Казалось со стороны, один только он на корабле не был разбужен шумом и до сих пор не ведает, что делается с варваром и что тот замыслил. Но Филипп Феор ведал и уже давно размышлял, как ему надлежит ответить на все слова, которые скоро скажет наяву , но у ж е сказал в его, силенциария, памяти, этот будущий великий рекс варваров.

-- Филипп! -- вновь настойчиво позвал его княжич.

"Голос крепнет. Почуял свой двор,-- подумал силенциарий, лениво выпрастывая из-под теплой шкуры свою холеную руку, дабы этим неторопливым жестом еще немного потянуть время.-- Придержать бы щенка, а то свои принюхаться не успеют... Порвут, не ровен час."

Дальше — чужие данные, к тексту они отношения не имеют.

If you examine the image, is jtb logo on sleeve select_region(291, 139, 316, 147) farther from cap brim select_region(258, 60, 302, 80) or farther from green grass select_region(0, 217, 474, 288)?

-- Слышу, княжич,-- тоже захрипев от чужой сырости, откликнулся он на северском наречии, но продолжил на своем, эллинском: -- Послушай и меня, будущий рекс. Остался переход. Сегодня доберемся до твоего города. Разве истинный рекс спешит?

-- Филипп. Скифский жеребец почуял родную степь.

-- Напрасно будущий рекс портит священный обряд встречи. Напрасно. Народ любит вспоминать такие дни...

"Может, и не стоит удерживать, чтоб не брыкался,-- усмехнулся про себя силенциарий. Сам придет к своим -- легче примут..."

Еще накануне будущий рекс сбросил с себя ромейские одежды, облачился в свои. Надел узкие кожаные штаны длиной до щиколотки, пропустил через верхние поясные петли завитую косой толстую льняную бечеву и затянул ее сбоку, над бедром. Потом оказался в светлой льняной тунике с длинными прямыми рукавами и с узорной -- всякие крестики и уголки -- вставкой на груди. Запястья стянул двумя широкими красными тесьмами. Опоясался грубым кожаным ремнем с железной пряжкой в виде уплощенной бычьей головы.

Примерил еще раз и верхнюю одежду, присланную с родных земель на вырост позапрошлым летом -- толстый кафтан с овчинным подбоем, шерстяную накидку с куньей опушкой, княжью шапку с горностаевым околышком. Зимние рукавицы с отдельным перстом тоже натянул.

"Все ученье ослу под хвост,-- усмехнулся тогда Филипп Феор, налюдая за превращениями.-- Только полинял раз-другой в неволе -- вот и все. Пришел варвар -- и уходит обратно тем же варваром."

Но варвар заметил-таки усмешку, прищурился совсем не по-варварски хитро и окатил силенциария латинской премудростью, которую любил часто повторять его духовник, отец Адриан :

-- Времена меняются, и мы меняемся вместе с ними.

Пожалел и оставил только сапоги на ногах, роскошные сапоги цареградской выделки.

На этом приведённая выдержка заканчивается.